■ **EXERCISE PROMPT**: From the records below, output exactly the lines running from the line containing "Using single-cell RNA" through the line containing "Researchers studied T", and no others.

─── RECORDS FOR PROCESSING

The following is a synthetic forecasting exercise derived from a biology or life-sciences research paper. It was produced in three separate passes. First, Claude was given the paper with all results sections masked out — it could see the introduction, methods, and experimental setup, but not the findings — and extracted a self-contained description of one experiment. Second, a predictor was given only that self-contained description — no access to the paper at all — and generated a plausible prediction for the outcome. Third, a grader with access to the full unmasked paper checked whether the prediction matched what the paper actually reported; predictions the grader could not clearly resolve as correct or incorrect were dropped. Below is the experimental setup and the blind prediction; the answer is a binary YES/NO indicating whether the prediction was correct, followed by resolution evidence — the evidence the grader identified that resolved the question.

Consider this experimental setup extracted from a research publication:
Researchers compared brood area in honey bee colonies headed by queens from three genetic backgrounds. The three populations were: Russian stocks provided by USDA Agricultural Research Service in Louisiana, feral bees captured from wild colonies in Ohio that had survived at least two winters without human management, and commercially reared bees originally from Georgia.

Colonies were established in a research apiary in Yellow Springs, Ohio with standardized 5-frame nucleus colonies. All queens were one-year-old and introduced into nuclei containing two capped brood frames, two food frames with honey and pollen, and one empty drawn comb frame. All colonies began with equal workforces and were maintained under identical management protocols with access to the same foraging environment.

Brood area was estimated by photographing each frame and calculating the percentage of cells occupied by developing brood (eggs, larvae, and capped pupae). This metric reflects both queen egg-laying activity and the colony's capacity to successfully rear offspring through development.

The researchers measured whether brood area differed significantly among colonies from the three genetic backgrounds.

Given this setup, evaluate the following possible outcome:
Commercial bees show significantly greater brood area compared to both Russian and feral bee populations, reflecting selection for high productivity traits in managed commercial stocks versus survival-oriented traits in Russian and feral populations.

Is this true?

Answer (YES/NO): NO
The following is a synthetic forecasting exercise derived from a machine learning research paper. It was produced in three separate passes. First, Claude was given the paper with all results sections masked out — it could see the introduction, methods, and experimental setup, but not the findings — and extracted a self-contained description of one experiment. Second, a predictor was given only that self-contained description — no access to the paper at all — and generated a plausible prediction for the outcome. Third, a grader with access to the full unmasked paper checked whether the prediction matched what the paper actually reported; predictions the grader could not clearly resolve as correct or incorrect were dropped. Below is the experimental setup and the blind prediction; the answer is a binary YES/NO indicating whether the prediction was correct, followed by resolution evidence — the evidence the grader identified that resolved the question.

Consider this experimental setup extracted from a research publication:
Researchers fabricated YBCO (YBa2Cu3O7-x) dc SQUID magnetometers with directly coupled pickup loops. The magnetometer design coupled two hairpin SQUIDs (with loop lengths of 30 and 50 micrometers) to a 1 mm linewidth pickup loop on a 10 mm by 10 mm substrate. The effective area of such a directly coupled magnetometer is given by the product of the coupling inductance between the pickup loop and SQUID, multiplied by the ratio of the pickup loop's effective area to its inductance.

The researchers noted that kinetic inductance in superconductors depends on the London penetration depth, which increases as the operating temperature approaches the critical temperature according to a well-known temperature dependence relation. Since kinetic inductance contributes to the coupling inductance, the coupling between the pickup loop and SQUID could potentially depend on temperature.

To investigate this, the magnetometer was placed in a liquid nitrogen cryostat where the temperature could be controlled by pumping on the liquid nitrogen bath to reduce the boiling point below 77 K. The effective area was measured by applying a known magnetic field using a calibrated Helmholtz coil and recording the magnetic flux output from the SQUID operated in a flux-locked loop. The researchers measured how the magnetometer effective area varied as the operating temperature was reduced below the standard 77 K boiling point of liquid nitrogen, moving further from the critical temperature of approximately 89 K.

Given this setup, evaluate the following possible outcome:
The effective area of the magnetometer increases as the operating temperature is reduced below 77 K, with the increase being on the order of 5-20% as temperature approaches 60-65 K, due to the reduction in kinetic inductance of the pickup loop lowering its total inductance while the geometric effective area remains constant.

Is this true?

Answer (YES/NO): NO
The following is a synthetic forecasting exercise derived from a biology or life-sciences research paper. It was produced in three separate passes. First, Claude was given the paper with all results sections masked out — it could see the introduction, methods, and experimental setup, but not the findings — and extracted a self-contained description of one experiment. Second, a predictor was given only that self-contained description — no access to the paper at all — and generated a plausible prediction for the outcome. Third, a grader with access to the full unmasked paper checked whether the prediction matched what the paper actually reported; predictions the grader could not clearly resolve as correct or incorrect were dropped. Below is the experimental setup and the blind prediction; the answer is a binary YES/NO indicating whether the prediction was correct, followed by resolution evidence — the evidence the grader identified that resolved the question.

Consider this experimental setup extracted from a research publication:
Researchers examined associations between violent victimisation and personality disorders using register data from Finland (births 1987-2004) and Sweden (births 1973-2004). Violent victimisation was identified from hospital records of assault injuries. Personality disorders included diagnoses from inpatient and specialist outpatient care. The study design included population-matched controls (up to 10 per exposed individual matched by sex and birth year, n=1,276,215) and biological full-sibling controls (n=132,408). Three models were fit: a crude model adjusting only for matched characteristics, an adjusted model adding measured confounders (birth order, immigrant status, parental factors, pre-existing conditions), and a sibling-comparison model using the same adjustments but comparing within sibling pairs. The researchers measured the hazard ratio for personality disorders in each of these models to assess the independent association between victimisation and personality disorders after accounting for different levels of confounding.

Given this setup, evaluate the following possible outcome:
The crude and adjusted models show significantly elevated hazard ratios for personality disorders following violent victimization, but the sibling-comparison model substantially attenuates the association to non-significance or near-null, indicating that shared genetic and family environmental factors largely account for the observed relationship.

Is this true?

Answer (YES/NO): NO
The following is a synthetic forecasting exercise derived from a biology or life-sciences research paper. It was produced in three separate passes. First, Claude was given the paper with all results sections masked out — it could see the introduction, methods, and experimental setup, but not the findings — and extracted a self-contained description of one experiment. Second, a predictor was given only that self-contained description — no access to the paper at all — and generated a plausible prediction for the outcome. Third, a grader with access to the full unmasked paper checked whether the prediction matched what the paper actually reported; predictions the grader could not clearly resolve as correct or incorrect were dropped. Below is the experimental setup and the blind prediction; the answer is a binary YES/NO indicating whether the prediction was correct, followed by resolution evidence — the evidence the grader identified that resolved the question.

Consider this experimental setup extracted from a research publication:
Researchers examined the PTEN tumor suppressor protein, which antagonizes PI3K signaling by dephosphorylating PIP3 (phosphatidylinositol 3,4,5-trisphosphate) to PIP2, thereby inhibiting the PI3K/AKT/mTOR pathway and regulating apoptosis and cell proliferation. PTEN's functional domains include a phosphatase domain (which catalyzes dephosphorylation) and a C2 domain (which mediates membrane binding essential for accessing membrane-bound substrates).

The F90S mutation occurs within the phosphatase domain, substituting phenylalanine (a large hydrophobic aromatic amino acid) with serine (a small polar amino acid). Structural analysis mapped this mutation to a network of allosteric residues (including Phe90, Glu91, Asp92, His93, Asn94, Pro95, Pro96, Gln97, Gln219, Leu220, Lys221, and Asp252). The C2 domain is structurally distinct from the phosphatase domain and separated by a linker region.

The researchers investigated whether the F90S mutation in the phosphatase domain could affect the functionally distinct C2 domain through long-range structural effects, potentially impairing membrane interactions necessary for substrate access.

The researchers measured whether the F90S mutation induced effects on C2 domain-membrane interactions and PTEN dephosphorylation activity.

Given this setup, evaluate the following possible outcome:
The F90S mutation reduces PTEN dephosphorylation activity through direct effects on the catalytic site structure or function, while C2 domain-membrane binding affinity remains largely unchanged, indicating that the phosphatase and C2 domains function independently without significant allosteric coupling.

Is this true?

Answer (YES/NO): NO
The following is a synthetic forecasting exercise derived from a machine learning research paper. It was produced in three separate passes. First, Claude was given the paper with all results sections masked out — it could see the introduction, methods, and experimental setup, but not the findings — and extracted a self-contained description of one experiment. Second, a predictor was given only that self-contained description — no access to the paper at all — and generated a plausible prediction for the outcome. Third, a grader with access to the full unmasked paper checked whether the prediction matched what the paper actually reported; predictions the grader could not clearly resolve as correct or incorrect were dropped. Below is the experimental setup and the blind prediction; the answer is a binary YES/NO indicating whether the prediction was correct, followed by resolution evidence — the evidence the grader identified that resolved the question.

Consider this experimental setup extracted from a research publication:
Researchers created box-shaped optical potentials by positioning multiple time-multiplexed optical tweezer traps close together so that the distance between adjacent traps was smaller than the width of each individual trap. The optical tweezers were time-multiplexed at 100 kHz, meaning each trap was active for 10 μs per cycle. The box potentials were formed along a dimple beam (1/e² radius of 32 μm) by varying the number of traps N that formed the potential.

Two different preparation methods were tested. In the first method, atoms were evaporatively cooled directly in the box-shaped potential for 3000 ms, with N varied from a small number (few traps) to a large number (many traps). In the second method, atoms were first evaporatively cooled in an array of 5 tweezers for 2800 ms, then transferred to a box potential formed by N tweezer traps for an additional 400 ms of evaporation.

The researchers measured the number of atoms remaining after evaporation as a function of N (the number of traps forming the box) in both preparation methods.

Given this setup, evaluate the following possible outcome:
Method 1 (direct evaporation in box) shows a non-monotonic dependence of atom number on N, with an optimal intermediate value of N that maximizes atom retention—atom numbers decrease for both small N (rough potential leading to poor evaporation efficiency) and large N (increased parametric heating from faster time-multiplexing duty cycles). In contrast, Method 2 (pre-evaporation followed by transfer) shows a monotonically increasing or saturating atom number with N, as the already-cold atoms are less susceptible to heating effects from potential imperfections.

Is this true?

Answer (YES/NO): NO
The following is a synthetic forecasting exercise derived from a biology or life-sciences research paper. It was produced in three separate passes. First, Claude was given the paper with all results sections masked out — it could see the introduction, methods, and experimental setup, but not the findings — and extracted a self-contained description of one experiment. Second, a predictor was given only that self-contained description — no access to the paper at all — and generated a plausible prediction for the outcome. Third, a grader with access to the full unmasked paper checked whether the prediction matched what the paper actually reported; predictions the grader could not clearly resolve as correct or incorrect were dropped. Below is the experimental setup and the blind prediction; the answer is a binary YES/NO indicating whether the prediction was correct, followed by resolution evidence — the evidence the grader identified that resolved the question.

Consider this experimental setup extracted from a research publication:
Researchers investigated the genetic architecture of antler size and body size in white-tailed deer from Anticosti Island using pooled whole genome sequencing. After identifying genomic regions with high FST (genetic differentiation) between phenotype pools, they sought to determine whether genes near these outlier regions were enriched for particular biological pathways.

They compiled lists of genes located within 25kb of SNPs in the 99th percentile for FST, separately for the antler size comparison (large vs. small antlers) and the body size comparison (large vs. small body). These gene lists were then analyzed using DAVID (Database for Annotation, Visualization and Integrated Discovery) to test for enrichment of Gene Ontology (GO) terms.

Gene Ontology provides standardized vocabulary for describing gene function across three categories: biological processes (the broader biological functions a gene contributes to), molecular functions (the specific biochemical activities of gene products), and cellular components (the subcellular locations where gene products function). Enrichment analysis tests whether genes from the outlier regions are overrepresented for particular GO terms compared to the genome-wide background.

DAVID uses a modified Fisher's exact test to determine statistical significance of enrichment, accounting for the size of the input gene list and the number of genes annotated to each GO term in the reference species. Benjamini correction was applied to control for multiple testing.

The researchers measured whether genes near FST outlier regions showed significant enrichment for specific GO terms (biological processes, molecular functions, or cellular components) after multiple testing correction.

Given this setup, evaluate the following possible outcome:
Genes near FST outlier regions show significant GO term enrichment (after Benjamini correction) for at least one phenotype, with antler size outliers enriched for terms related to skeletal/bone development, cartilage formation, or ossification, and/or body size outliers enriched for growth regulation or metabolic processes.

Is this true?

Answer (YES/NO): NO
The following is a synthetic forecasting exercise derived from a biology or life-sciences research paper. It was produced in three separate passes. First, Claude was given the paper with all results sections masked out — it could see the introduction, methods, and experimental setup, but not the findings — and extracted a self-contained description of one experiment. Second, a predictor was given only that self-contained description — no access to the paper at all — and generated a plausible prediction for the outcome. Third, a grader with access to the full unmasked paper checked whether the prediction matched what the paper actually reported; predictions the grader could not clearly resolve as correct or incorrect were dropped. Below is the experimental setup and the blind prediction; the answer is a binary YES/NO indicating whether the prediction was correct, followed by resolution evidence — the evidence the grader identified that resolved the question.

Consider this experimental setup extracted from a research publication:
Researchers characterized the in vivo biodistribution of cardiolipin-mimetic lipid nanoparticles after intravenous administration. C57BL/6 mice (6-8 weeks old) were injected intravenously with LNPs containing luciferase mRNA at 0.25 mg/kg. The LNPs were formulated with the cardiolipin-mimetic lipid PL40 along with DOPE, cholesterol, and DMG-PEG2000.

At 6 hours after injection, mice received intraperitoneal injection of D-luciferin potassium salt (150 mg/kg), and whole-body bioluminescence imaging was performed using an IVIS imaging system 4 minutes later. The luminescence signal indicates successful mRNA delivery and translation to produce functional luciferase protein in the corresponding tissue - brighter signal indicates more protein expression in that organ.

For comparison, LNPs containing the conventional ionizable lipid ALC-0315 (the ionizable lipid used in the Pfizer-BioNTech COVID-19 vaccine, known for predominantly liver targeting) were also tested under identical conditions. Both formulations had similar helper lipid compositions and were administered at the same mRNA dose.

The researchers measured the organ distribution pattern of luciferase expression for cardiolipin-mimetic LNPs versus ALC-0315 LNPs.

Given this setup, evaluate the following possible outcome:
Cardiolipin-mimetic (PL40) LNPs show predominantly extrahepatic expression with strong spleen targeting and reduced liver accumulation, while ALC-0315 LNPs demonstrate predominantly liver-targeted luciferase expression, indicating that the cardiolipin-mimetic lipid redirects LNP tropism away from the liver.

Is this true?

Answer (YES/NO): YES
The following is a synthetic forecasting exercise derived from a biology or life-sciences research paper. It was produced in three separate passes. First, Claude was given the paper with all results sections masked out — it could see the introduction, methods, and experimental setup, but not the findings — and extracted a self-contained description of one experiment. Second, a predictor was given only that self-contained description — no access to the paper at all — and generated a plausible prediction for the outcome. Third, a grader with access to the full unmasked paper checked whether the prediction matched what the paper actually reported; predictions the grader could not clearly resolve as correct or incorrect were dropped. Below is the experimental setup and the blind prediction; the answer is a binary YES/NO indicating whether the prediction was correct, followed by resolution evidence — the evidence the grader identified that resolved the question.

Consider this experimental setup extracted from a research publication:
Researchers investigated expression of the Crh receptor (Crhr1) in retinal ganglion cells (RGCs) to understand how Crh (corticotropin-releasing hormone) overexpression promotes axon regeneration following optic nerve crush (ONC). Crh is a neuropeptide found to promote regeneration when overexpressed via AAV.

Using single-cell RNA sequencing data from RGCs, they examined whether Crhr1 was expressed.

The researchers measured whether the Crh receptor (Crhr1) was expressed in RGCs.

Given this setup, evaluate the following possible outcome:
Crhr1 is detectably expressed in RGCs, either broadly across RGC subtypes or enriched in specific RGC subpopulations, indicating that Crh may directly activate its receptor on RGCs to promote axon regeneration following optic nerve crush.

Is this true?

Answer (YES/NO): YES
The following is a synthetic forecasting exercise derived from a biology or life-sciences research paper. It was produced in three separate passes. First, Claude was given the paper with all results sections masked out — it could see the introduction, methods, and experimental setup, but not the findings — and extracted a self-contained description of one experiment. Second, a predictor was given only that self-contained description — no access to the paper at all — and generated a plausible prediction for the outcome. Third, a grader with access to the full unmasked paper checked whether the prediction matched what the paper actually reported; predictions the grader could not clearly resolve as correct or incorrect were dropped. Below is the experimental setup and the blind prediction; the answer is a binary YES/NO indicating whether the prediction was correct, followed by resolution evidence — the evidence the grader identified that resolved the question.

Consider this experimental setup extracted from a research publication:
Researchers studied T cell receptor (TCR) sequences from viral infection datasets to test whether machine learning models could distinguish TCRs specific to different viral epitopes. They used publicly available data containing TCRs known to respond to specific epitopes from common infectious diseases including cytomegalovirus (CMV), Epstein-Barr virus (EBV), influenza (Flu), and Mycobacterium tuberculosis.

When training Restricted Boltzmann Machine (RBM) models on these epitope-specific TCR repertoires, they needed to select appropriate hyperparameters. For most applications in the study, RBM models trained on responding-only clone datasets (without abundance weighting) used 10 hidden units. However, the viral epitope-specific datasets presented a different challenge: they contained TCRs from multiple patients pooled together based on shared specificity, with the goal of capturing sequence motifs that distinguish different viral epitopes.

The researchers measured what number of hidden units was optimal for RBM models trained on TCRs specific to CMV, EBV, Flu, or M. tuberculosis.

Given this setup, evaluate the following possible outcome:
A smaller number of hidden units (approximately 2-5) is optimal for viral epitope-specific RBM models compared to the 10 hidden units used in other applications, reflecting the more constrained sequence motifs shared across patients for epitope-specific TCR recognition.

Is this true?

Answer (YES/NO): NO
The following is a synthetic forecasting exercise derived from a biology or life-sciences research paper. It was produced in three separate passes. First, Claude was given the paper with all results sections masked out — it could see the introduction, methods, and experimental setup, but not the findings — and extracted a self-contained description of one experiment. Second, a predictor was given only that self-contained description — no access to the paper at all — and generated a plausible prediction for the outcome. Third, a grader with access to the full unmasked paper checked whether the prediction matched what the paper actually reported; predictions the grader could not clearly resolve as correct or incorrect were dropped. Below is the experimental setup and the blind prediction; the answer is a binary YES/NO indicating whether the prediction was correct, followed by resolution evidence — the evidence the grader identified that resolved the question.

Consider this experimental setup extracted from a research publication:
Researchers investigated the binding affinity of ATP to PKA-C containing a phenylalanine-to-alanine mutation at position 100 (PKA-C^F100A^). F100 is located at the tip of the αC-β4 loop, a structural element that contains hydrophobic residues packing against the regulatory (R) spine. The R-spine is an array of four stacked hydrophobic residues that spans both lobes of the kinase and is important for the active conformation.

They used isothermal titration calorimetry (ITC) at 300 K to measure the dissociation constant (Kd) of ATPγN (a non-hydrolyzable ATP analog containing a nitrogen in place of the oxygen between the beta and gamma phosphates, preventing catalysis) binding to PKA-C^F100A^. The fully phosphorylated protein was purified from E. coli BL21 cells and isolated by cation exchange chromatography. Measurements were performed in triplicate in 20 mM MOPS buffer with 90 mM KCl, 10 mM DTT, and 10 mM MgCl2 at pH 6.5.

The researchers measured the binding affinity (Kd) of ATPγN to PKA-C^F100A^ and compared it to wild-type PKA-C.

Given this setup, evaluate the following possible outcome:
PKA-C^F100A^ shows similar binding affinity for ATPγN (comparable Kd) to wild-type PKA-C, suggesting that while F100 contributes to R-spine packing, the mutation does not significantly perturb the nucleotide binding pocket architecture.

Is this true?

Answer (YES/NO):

──────

■ **RESULT**:
Using single-cell RNA sequencing data from RGCs, they examined whether Crhr1 was expressed.

The researchers measured whether the Crh receptor (Crhr1) was expressed in RGCs.

Given this setup, evaluate the following possible outcome:
Crhr1 is detectably expressed in RGCs, either broadly across RGC subtypes or enriched in specific RGC subpopulations, indicating that Crh may directly activate its receptor on RGCs to promote axon regeneration following optic nerve crush.

Is this true?

Answer (YES/NO): YES
The following is a synthetic forecasting exercise derived from a biology or life-sciences research paper. It was produced in three separate passes. First, Claude was given the paper with all results sections masked out — it could see the introduction, methods, and experimental setup, but not the findings — and extracted a self-contained description of one experiment. Second, a predictor was given only that self-contained description — no access to the paper at all — and generated a plausible prediction for the outcome. Third, a grader with access to the full unmasked paper checked whether the prediction matched what the paper actually reported; predictions the grader could not clearly resolve as correct or incorrect were dropped. Below is the experimental setup and the blind prediction; the answer is a binary YES/NO indicating whether the prediction was correct, followed by resolution evidence — the evidence the grader identified that resolved the question.

Consider this experimental setup extracted from a research publication:
Researchers studied T cell receptor (TCR) sequences from viral infection datasets to test whether machine learning models could distinguish TCRs specific to different viral epitopes. They used publicly available data containing TCRs known to respond to specific epitopes from common infectious diseases including cytomegalovirus (CMV), Epstein-Barr virus (EBV), influenza (Flu), and Mycobacterium tuberculosis.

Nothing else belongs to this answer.